Tuesday’s rebound “may just be a short-lived thing,” said one hedge fund manager in Tokyo. “Of course you can point to different moves by governments and central banks, but this is still very much a scene where you have markets not knowing enough about what happens in a month’s time to make a solid call.”
Economists said a stronger policy response from governments was still needed. A $2tn US coronavirus stimulus package remained stalled in the Senate on Monday as Democrats insisted on more stringent limits on how big businesses use coronavirus rescue funds. President Donald Trump later said an agreement was “getting closer”.
“For the US economy to be able to come out of the current crisis and the ongoing recession relatively unscathed, more radical policy interventions will be needed in the next few weeks,” said Anna Stupnytska, global head of macro and investment strategy at Fidelity International.
Sovereign bond markets were little changed, with the 10-year US Treasury yield down 2 basis points at 0.77 per cent.

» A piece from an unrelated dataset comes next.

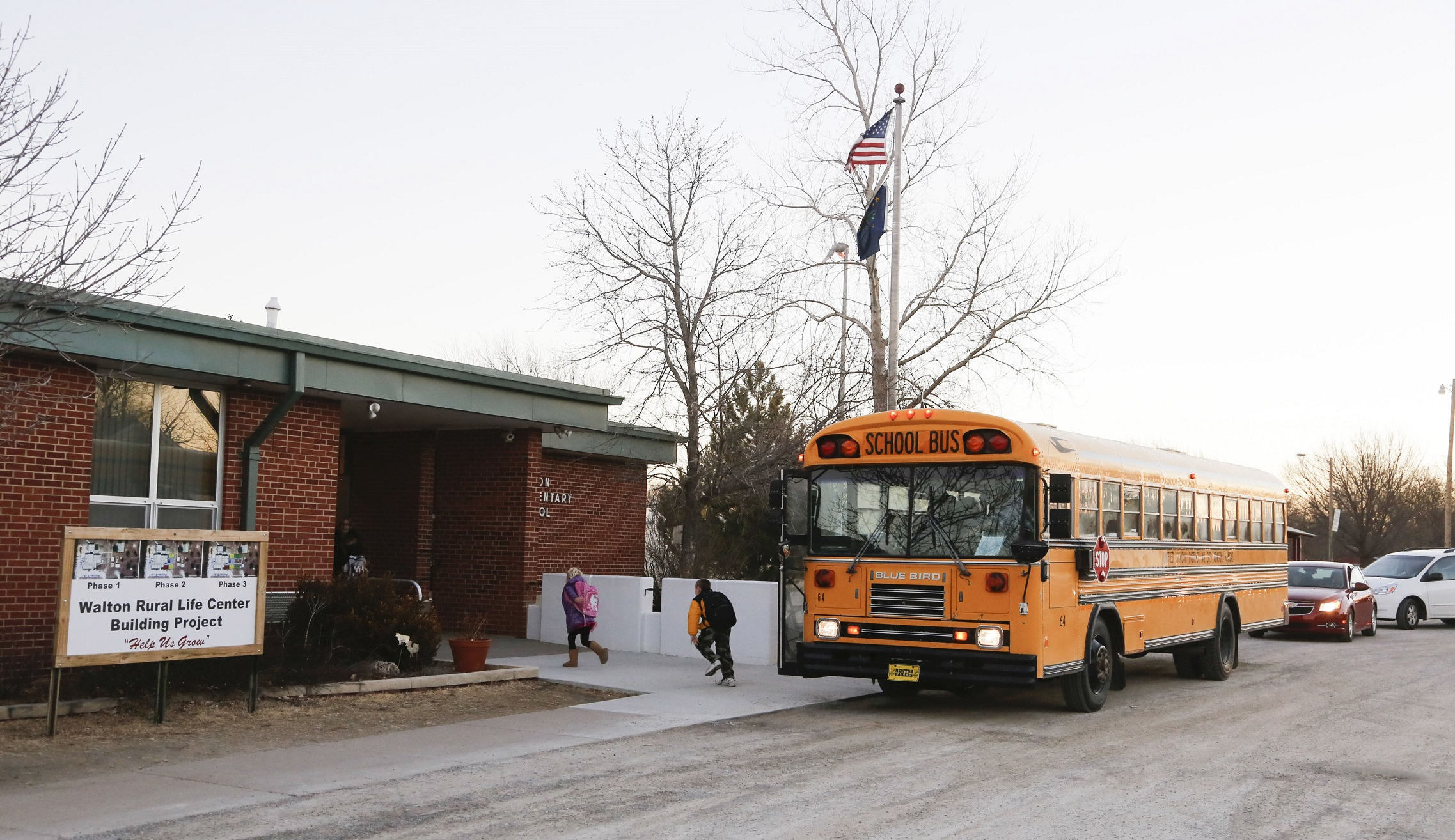 Students arrive at the Walton Rural Life Center Elementary School, in Walton, Kansas, January 18, 2013. Students at the school do farm chores at the beginning of each school day. The Walton Rural Life Center - a kindergarten through fourth grade charter school in rural Kansas - uses agriculture to teach students about math, science, economics. REUTERS/Jeff Tuttle (UNITED STATES - Tags: EDUCATION AGRICULTURE SOCIETY) - RTR3DVPU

In Japan, the performance of the Nikkei 225 and the Topix indices continued to diverge, with traders pointing to a series of long-short trades being unwound. The Nikkei surged almost 6 per cent versus the Topix’s climb of 2.9 per cent, with the move driven by the larger weighting of technology group SoftBank in the former.
SoftBank shares gained over 15 per cent a day after announcing that it would sell $41bn in assets to fund a record share buyback. Jefferies analyst Atul Goyal described the move as “music to our ears” and raised his recommendation on the stock to “buy”.